19 -- Canary Group Routing

Prerequisite: 05 -- Load Balancing (canary routing extends groups and load balancing; see also 16 -- Front-Door Multi-Tenant for tenant identity) You will need: MCP Hangar 1.4.0, two versions of a backend MCP server, an OIDC issuer minting JWTs with a tenant_id claim Time: ~15 minutes Adds: Per-tenant canary and version routing for groups (pins + sticky split + LB fallback)

The Problem

You have a new version of a backend MCP server and you want to roll it out safely, not flip every caller at once. A blanket weighted split sends a random slice of every request to the new version, but it is not stable -- the same tenant can land on v1 on one call and v2 on the next, which makes bug reports and migrations hard to reason about.

What you actually want is identity-driven rollout. A handful of named tenants (your beta partners) should always land on the new version. A deterministic percentage of everyone else should be pinned to the canary so a given tenant always gets the same version. And if the new version is unhealthy, traffic must fall back to the load balancer rather than route into a dead member.

Hangar 1.4 adds a canary: block on a group that does exactly this: explicit tenant pins, a sticky percentage split keyed on tenant identity, and a safe fallback to the group's normal load-balancing strategy.

The Config

Canary routing needs a tenant identity to key on, so this recipe reuses the front-door auth setup from recipe 16 to put a tenant_id on every caller. The new part is the search group and its canary: block.

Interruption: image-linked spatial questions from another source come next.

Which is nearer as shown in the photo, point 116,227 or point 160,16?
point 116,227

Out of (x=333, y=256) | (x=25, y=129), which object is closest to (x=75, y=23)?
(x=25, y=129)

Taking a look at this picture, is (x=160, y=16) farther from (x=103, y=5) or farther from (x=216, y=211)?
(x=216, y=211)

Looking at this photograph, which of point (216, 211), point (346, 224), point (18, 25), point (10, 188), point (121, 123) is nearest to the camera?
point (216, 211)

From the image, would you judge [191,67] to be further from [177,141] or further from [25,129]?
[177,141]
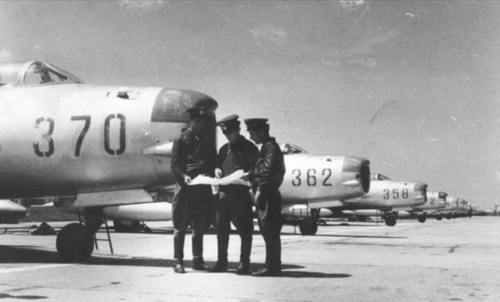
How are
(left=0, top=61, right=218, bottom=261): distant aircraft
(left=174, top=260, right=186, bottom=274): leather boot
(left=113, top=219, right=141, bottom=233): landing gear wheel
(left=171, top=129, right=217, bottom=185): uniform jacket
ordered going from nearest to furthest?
(left=174, top=260, right=186, bottom=274): leather boot
(left=171, top=129, right=217, bottom=185): uniform jacket
(left=0, top=61, right=218, bottom=261): distant aircraft
(left=113, top=219, right=141, bottom=233): landing gear wheel

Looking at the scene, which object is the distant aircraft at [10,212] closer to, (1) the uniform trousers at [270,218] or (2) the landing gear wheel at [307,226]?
(2) the landing gear wheel at [307,226]

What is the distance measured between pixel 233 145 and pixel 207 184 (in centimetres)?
55

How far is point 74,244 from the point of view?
7375mm

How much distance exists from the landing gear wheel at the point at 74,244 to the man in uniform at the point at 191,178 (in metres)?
1.58

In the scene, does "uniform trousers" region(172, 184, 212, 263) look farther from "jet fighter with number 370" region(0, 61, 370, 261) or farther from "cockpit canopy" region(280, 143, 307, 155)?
"cockpit canopy" region(280, 143, 307, 155)

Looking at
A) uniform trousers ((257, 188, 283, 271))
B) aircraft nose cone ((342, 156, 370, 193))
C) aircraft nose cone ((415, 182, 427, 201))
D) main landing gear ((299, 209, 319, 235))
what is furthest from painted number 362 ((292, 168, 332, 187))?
aircraft nose cone ((415, 182, 427, 201))

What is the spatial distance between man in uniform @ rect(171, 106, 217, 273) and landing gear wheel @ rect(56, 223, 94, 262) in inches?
62.4

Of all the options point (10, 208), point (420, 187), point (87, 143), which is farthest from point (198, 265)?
point (420, 187)

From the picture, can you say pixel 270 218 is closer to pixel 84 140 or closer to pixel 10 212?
pixel 84 140

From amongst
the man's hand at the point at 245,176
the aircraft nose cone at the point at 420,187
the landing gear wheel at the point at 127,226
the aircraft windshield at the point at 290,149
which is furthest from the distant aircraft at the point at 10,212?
the aircraft nose cone at the point at 420,187

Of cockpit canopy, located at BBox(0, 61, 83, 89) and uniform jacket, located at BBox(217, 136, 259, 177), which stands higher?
cockpit canopy, located at BBox(0, 61, 83, 89)

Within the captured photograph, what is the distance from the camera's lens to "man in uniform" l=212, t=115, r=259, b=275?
6449 millimetres

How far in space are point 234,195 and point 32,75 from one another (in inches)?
134

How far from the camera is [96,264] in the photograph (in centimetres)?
710
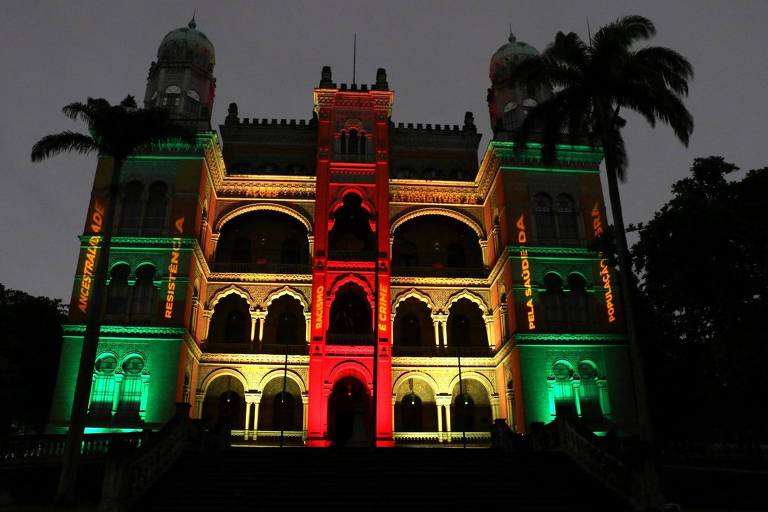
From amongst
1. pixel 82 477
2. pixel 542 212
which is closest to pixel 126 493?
pixel 82 477

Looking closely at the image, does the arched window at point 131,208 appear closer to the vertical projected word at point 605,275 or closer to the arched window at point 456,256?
the arched window at point 456,256

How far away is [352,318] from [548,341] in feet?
35.2

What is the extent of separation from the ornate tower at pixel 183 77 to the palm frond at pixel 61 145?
13628mm

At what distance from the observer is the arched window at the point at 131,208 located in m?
32.0

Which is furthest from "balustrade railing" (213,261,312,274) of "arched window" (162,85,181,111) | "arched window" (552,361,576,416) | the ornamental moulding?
"arched window" (552,361,576,416)

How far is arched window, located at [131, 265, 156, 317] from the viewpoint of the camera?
30516 mm

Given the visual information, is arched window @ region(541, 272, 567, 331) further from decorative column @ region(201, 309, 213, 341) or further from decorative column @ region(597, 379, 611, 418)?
decorative column @ region(201, 309, 213, 341)

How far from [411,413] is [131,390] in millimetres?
14114

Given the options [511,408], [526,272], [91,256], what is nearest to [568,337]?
[526,272]

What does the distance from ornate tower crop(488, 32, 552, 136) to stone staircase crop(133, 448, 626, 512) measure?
21.1m

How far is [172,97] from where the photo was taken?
1431 inches

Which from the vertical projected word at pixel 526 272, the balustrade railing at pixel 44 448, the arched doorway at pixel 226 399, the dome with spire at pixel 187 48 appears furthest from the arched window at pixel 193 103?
the balustrade railing at pixel 44 448

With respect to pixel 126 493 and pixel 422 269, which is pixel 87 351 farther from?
pixel 422 269

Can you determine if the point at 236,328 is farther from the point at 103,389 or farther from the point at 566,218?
the point at 566,218
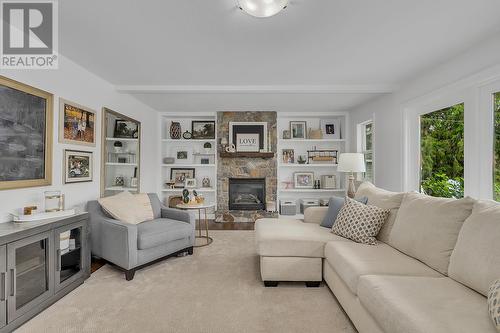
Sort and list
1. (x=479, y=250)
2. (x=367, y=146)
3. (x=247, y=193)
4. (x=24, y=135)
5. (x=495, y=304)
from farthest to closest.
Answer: (x=247, y=193), (x=367, y=146), (x=24, y=135), (x=479, y=250), (x=495, y=304)

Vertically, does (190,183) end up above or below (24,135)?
below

# config.yaml -- Recipe 19: Canary Group Routing

tool_access:
  mode: front_door                       # from recipe 16: face callers, fail-closed

auth:                                     # from recipe 16: validate JWTs, set tenant_id
  enabled: true
  allow_anonymous: false
  oidc:
    enabled: true
    issuer: https://auth.example.com
    audience: mcp-hangar
    resource_uri: https://hangar.example.com
    tenant_claim: tenant_id              # JWT claim -> CallerIdentity.tenant_id

mcp_servers:
  search:
    mode: group
    strategy: weighted_round_robin       # group's normal LB for everyone else
    min_healthy: 1
    description: "Search backend with canary rollout"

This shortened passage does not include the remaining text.